Exercise:
Restate every line of the material below word for word, skipping the images.

Data segment:

*** Block opens ***

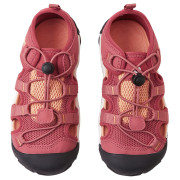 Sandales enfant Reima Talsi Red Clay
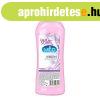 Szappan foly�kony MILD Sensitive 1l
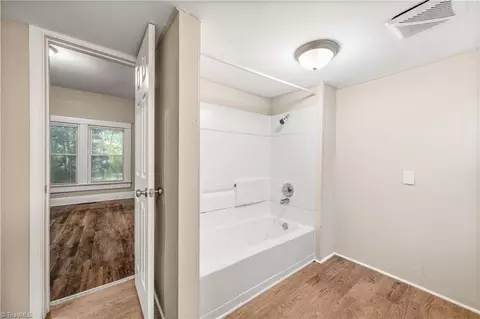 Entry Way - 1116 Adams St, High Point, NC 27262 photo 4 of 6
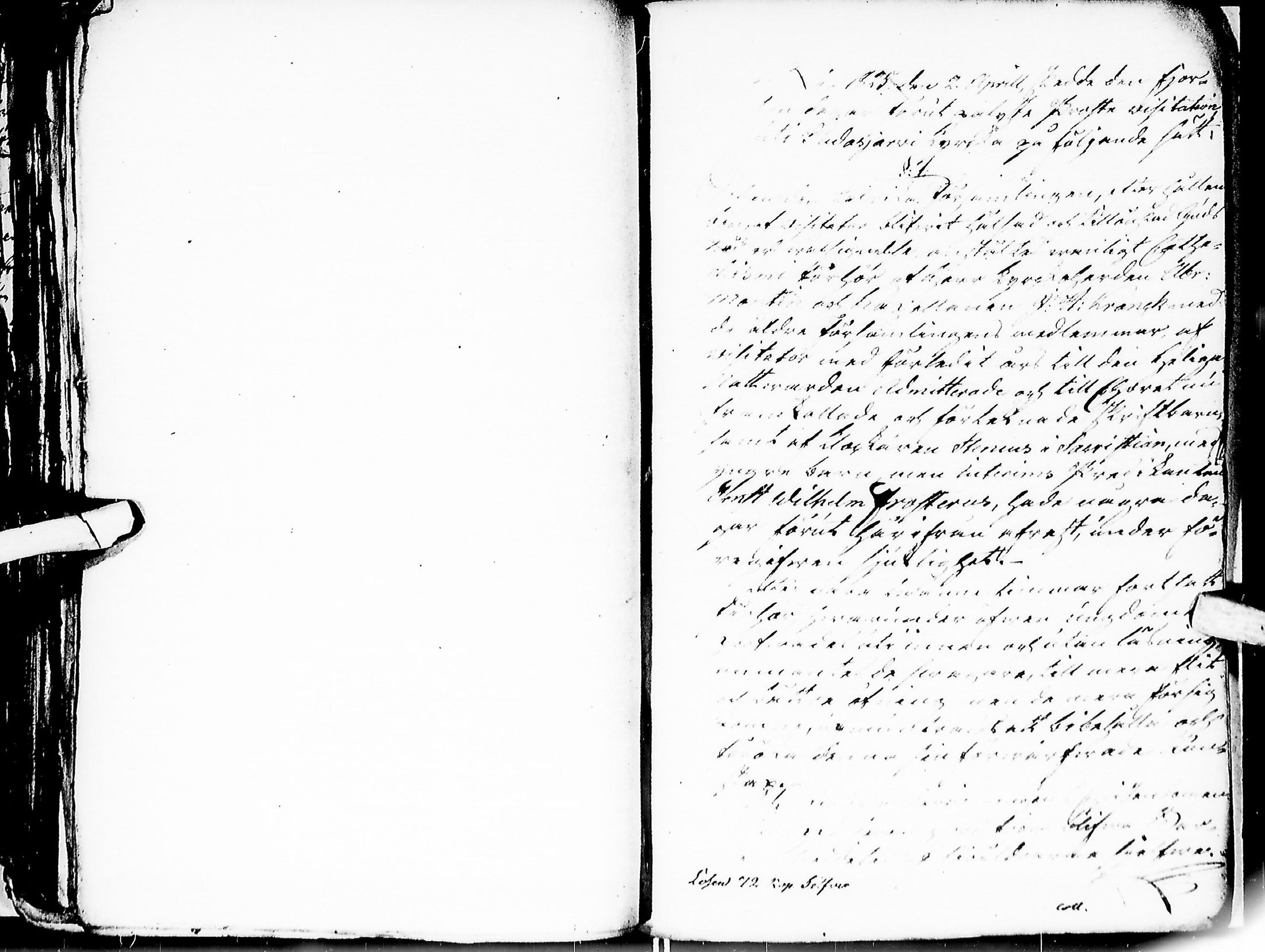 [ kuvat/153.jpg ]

*** Block closes ***

Result for this exercise:
 Sandales enfant Reima Talsi Red Clay
 Szappan foly�kony MILD Sensitive 1l
 Entry Way - 1116 Adams St, High Point, NC 27262 photo 4 of 6
 [ kuvat/153.jpg ]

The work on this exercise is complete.